Problem →
From the entries that follow, copy each line containing the word "United".

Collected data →
§ §

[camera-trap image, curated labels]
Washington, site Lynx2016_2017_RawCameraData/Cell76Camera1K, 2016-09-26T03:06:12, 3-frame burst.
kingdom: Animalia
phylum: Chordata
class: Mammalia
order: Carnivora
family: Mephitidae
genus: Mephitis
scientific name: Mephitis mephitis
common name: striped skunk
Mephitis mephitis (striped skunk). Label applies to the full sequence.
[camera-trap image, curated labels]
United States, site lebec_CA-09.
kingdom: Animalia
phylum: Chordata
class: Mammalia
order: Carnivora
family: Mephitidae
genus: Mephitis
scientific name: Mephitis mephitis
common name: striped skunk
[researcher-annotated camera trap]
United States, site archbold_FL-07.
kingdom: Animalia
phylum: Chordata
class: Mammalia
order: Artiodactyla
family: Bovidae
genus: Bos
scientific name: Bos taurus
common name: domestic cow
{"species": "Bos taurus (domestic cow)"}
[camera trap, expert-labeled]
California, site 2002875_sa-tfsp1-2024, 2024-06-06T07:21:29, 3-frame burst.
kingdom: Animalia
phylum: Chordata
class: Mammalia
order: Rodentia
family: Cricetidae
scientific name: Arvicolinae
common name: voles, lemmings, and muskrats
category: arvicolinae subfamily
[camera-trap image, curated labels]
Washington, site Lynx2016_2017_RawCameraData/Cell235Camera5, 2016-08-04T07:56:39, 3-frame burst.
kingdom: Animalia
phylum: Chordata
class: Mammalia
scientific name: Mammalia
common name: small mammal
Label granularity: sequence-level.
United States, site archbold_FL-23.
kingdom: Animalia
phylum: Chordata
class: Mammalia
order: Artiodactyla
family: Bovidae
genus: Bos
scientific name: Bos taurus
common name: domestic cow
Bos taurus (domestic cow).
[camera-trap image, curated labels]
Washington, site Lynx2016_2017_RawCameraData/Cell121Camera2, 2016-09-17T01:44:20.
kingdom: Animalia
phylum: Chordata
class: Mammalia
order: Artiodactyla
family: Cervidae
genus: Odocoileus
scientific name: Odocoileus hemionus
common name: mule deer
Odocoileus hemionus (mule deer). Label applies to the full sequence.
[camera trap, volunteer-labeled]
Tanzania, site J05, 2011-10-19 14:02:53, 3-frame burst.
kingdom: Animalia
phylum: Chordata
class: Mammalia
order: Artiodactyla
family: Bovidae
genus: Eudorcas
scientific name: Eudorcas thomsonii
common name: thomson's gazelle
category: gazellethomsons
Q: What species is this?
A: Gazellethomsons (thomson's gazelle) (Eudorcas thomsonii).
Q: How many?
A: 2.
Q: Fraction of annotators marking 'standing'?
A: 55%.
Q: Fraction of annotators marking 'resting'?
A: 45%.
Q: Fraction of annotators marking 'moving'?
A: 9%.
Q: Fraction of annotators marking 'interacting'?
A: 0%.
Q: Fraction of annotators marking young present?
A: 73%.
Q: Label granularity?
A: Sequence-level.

§ §

Exercise result →
United States, site lebec_CA-09.
United States, site archbold_FL-07.
United States, site archbold_FL-23.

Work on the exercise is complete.